If your weirded out by it look on amazon for something like a ahh bra they do packs of 3 loads of different colours they are supportive but not firm support,they look like vests.
It kind of says, I've noticed your teenage knockers and I'm going to do something about them. I mean it just says - I've noticed your breasts. It's odd.
www.amazon.co.uk/Beauty-Dream-Bra-Pack-Black/dp/B008BQMI6Y/ref=sr_1_4?ie=UTF8&qid=1353184065&sr=8-4
That should work and was the sort of thing I ment,they also do blue pink red all sorts of colours
I you and your ex are not on speaking terms, then there may be more to this story.
If the flow of information between you and your ex is okay, then the new girlfriend has done something very wrong here.
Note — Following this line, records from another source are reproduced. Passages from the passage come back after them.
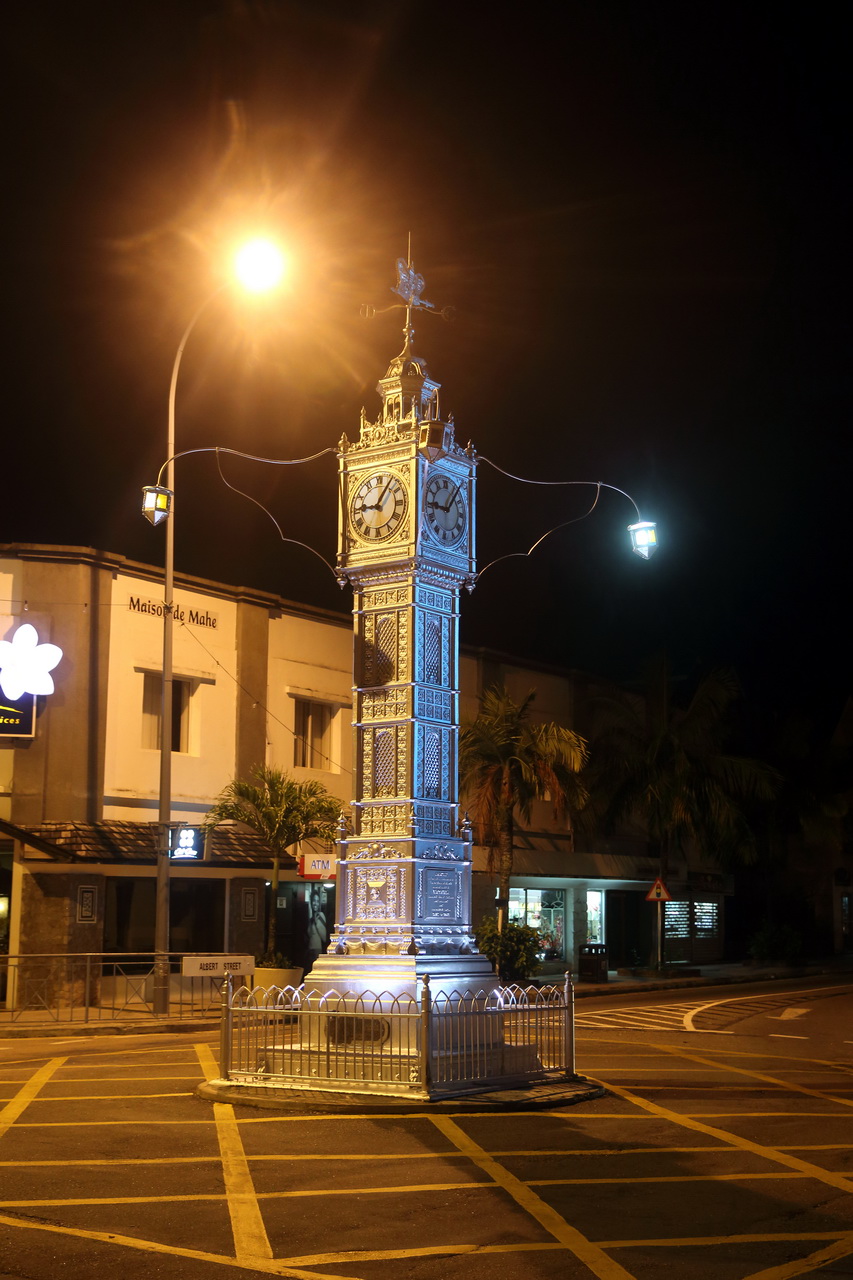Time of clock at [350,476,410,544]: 9:05
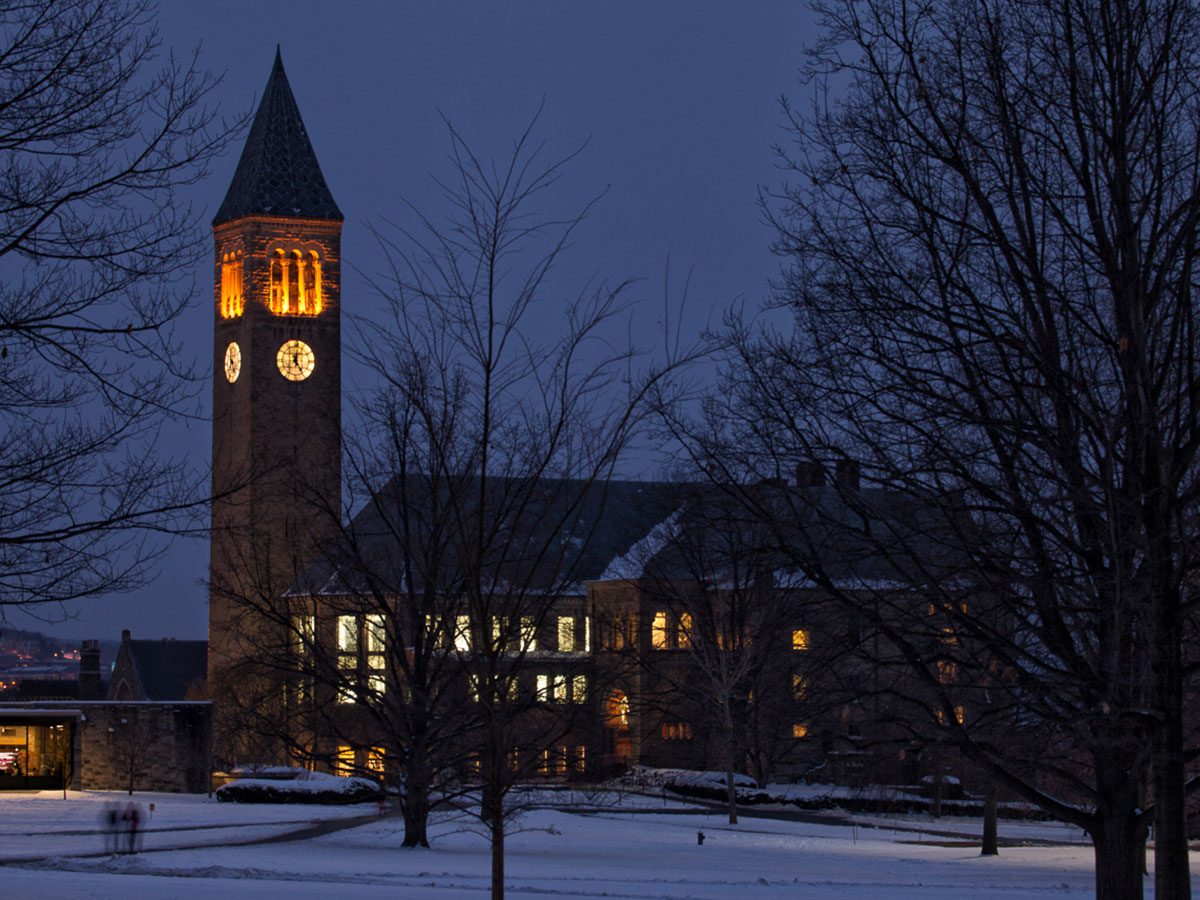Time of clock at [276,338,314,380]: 12:24
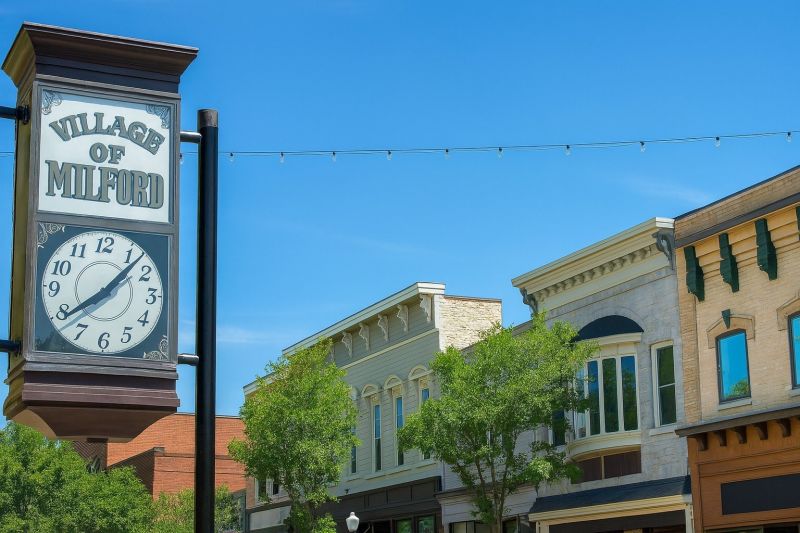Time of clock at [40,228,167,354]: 1:39
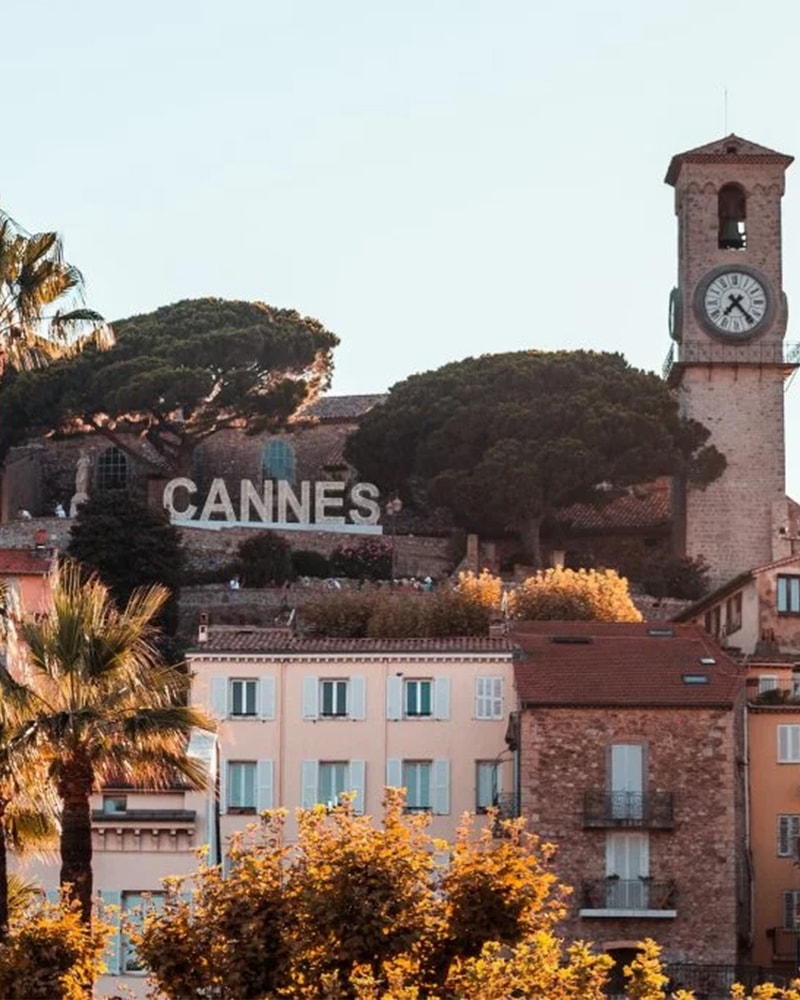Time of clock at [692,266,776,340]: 7:23
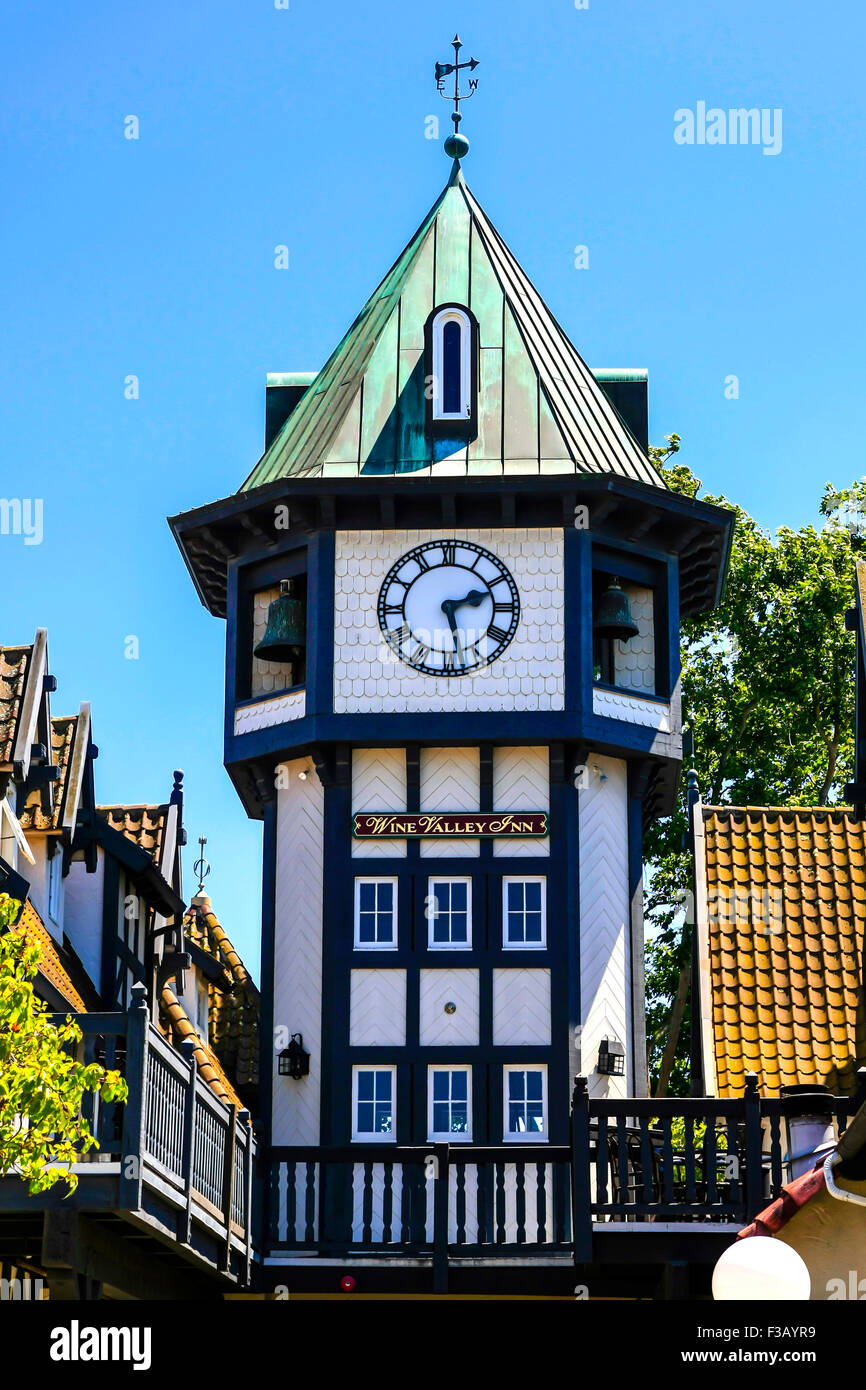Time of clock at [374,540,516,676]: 2:27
However - to be on the safe side - this may be an opportunity to find out how your daughter feels about the whole bra thing. Maybe you're about to find out that she feels more comfortable speaking to the new girlfriend about these matters and you need to work on your dialogue approach with your daughter.
If you already have a great and open relationship with your daughter, then please refer back to paragraph 2 of my message. ;)
Paragraph 2 works - my dd is very frank and upfront about life. Sadly not a new gf, been around for 4 years - just doesn't like me much...
Fuzzoig - I know, wtf!
Not weirded out about her needing a bra, when she needs it.. I'm pretty well endowed - bruises on my knees these days so v happy to bra her up when she needs it -
I asked my DM if I could have a bra when I started comp - I didn't like my crop tops (the lacy trim itched) and I didn't want to be wearing vests in the changing rooms for PE. First bra was a 28AA..., now 38FF 
It's totally not on sneaking into your DD's room and taking her stuff (while she was sleeping?) I like the idea of sending back the bra with a note saying it must have been mixed up with your DD's stuff by accident. Meanwhile, maybe ask your DD if she would like to go for a bra fitting.
Totally odd. Your poor DD. Does this woman have children of her own?
I agree that this sounds a bit odd, especially her throwing the old crop top away. However I sort of found myself in a situation with dsd who was 12 at the time. She moved in with us suddenly and contact with her mother was reduced to 1 day a month. She only had 2 crop top type bras with her which she had had for over a year (and quite clearly needed some better support iyswim) I had asked dh (her father) if he would ask her nan to take her bra shopping as I felt at the time mine and dsd's relationship was not comfortable enough and could have embarrassing for her. Unfortunately mil became ill so could not take her be shopping so in the end I bought her a selection of different bra sizes and types and gave them to her to try.
I don't really see why your ex's girlfriend would do something like that when your dd clearly has a mother looking out for her growing up needs. The only reason I did what I did was because dsd had no one else to do it. Well I guess dh could have but think she would have found bra shopping with her dad really really embarrassing!
As a step mum (a while ago), I would not have dared to go and buy the first bra!! I left that to her mum and she took her sister too and they bought one and shoplifted one. 
TBF, she has not bought your DD her first bra, it did not fit, it was not suitable!! Do not worry about it!! xx
Bit odd I think
I remember shopping in asda with dsd and her asking for some crop tops, I had been thinking she was getting to the point of needing some. Made dp talk to her mum first though to check it was ok
There is something fishy here.I don't think your DD is being completely straight with you
My DD is in Y7 and all the girls wear bras.i am wondering if your DD has been feeling embarassed about not having one and talked to your Exs GF about this.I mean how would she know what size to get if your DD hadn't co-operated and why would she have taken her crop top away.What would she have done with it?